Pick out every line in the listing below that contains the string "instances", and copy each one.

***

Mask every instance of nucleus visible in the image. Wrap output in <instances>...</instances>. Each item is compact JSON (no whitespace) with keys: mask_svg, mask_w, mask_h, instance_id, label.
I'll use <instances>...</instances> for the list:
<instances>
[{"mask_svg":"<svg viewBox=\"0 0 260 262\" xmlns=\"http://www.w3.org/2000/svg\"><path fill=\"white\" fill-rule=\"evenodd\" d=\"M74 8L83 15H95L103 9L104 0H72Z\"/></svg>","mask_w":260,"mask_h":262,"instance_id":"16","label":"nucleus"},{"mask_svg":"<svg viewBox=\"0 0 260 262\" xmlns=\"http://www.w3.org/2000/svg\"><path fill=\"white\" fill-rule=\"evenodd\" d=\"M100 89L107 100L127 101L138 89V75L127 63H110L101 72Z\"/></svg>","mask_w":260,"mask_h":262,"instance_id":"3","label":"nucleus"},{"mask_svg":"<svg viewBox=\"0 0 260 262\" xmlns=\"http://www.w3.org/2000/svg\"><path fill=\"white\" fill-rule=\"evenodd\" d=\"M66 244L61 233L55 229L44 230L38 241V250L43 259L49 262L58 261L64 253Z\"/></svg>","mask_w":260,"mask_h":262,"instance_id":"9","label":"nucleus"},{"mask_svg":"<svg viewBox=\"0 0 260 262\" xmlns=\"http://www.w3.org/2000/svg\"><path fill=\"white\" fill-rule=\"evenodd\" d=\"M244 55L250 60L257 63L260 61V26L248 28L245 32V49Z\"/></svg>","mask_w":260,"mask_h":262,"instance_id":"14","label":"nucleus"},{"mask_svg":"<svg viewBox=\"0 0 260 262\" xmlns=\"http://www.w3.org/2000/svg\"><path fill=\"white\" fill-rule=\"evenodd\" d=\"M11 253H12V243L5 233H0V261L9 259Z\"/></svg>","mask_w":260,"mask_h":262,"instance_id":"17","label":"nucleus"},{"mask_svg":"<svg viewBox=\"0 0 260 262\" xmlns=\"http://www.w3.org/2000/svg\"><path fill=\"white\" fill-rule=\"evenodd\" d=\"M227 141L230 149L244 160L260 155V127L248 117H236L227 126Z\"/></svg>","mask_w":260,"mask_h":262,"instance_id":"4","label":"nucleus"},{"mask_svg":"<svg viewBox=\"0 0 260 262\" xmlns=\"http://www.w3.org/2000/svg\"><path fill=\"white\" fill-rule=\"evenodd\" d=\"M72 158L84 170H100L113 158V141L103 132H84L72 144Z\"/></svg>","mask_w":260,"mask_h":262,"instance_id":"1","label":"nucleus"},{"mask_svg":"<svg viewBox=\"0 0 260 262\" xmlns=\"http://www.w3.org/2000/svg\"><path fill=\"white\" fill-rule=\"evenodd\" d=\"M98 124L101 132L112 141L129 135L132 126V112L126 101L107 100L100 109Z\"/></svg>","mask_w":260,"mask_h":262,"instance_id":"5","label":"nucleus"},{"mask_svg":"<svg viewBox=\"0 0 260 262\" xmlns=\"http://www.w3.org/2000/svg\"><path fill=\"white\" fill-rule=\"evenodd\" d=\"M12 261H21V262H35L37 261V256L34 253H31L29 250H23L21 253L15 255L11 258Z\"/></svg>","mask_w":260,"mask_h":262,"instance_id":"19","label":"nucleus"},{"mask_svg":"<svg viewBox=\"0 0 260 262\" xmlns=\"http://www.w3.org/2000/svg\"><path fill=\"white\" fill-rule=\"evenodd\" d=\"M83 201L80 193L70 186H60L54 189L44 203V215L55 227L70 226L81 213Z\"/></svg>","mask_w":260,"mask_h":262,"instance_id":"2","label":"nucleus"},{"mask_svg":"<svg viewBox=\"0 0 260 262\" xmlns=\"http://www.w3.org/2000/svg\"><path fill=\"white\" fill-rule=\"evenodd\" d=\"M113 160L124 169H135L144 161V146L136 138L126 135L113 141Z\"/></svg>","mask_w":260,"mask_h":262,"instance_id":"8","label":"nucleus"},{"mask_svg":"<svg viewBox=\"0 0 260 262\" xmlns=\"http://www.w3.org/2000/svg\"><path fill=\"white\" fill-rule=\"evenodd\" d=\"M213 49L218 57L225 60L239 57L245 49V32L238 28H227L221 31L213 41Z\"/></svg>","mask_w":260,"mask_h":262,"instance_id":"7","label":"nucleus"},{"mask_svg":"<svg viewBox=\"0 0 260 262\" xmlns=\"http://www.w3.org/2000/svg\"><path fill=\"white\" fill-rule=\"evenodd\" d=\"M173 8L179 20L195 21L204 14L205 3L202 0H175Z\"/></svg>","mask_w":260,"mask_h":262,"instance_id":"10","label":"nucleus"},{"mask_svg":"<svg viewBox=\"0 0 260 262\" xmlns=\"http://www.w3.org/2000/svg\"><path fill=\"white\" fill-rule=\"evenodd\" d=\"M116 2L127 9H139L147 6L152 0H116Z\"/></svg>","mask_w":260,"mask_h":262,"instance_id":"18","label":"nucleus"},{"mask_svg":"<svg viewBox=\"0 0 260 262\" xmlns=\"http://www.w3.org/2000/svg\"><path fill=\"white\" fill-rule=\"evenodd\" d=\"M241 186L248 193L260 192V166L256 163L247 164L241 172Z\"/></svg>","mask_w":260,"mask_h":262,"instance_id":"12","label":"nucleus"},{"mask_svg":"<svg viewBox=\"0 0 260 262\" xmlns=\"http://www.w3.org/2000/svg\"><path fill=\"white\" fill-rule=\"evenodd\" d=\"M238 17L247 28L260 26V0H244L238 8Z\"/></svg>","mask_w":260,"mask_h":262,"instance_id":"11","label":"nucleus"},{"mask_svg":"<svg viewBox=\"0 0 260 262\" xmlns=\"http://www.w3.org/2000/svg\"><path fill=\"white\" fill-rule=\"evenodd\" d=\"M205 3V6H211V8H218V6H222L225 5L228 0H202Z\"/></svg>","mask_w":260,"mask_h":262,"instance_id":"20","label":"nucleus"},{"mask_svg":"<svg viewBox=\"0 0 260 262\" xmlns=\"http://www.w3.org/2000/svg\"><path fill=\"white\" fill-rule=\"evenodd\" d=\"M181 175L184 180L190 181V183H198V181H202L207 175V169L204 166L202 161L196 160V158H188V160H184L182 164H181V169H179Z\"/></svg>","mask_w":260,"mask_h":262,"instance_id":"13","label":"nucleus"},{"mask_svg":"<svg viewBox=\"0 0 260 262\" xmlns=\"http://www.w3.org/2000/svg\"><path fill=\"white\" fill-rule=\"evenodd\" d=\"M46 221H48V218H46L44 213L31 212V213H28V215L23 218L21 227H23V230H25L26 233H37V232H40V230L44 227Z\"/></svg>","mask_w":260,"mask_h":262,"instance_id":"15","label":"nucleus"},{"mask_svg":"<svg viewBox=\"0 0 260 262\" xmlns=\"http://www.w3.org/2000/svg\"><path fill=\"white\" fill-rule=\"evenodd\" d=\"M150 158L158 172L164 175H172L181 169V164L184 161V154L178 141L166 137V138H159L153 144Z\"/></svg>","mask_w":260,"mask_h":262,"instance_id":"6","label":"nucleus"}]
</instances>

***

Solution to the exercise |
Mask every instance of nucleus visible in the image. Wrap output in <instances>...</instances>. Each item is compact JSON (no whitespace) with keys: mask_svg, mask_w, mask_h, instance_id, label.
I'll use <instances>...</instances> for the list:
<instances>
</instances>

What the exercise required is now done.